Presumo que o conceito de “atos
proféticos” tenha seu lastro nos atos de Isaías e de Jeremias (Is 20.1-4, Jr
19.1-10, por exemplo). Nos profetas, estes atos são chamados de “profecia simbólica”.
Porque a profecia pode ser oral (“Assim diz Yahweh”), visual (“Que vês,
Jeremias?”), simbólica (quando um ato simboliza o que Deus fará) e factual
(quando um fato histórico é profético, como a Páscoa e o episódio de Números
21.4-8 profetizam a obra de Jesus). “Atos proféticos” têm tênue semelhança com
profecia simbólica. Uma leve tintura bíblica, mas não é ensino bíblico para
prática.
Nos profetas, tais atos foram usados
por Deus para demonstrar algo que ele faria. Na reengenharia espiritual pirotécnica
do neopentecostalismo, eles são causadores do que os gurus pretendem. Nos
profetas bíblicos é uma revelação divina. Nos “profetas” atuais é uma
determinação humana. Na Bíblia, Deus revelava o que faria. Agora, os homens
determinam a Deus, com seus atos, o que ele deve fazer. Além da visão exagerada
a seu próprio respeito, beirando à megalomania, os fazedores de atos proféticos
têm uma visão distorcida das Escrituras. Na teologia cristã, cristalizada há
séculos, a Bíblia é a Palavra de Deus, autoritativa e normativa. No
neopentecostalismo, a Bíblia é indicativa. Ela indica ações que deram certo e
que podemos repetir. Ela não é Palavra de Deus, uma revelação verbalizada e
proposicional, acontecida na história, mas um depósito de práticas religiosas que
podemos utilizar. Ela não mostra o Deus que age na história, mas revela
práticas que devem ser repetidas. Neste enfoque, o poder não está em Deus, mas
nelas. O foco é o agir humano. Este produz o agir divino.

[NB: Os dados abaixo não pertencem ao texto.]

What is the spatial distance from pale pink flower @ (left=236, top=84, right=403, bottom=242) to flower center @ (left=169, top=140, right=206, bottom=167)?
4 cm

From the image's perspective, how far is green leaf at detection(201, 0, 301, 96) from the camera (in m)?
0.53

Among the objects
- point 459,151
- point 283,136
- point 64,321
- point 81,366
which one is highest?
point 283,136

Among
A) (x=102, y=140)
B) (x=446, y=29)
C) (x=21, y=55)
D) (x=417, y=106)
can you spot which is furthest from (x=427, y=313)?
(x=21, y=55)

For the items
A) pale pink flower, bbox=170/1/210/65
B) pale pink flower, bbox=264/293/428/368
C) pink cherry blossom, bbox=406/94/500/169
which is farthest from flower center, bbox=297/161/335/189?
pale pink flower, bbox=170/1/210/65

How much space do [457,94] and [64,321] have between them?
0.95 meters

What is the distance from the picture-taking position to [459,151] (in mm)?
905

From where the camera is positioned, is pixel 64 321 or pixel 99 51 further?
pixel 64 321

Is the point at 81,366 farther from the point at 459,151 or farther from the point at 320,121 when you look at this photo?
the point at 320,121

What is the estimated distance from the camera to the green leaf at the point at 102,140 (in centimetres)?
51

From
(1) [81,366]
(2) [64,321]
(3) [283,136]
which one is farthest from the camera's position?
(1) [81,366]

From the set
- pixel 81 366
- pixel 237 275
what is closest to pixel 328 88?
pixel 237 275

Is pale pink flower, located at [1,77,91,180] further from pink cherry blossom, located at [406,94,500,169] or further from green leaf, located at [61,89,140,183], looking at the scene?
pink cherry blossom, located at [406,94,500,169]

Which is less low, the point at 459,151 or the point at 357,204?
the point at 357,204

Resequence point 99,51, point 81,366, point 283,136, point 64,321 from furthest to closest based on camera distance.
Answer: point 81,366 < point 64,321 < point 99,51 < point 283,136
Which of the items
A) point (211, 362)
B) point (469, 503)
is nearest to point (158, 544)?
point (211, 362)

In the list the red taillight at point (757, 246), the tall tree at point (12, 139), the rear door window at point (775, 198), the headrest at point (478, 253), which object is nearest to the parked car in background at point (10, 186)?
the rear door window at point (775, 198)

O abandono da Bíblia como fonte de
autoridade, o desprezo pelo seu estudo, o sarcasmo para com os que se
aprofundam nela e a vaidade de se presumirem como oráculos de Yahweh e de não
subordinarem seus insights ao crivo de outros, produzem esses
gurus e suas pirotecnias. Um mínimo de razão (que não é pecado; Deus no-la
deu): jogar azeite no mar da Galiléia vai produzir avivamento em Israel? É de
avivamento ou de conversão que Israel precisa? Por que a deificação do azeite
ou da unção? Ungem-se pessoas para vencerem o Diabo. O azeite “fecha o corpo”?
Ou o Diabo é vencido conforme as orientações bíblicas (Ef 4.27, Tg 4.7 e
outras)? Unção de mar faz alguém se converter ou é a evangelização e ação de
Deus através dos crentes, na história e como ele deseja? A ideia de atribuir
poderes mágicos ao azeite nada mais é que a visão pagã de que as coisas contêm
energia espiritual. Produto do orientalismo que invadiu o ocidente com o
movimento Nova Era, que nada mais era que o velho paganismo.
A pirotecnia é atraente por ser
dramática. E porque é mais fácil fazer uma oração poderosa (geralmente aos
gritos, pois estas pessoas associam poder espiritual a volume de decibéis)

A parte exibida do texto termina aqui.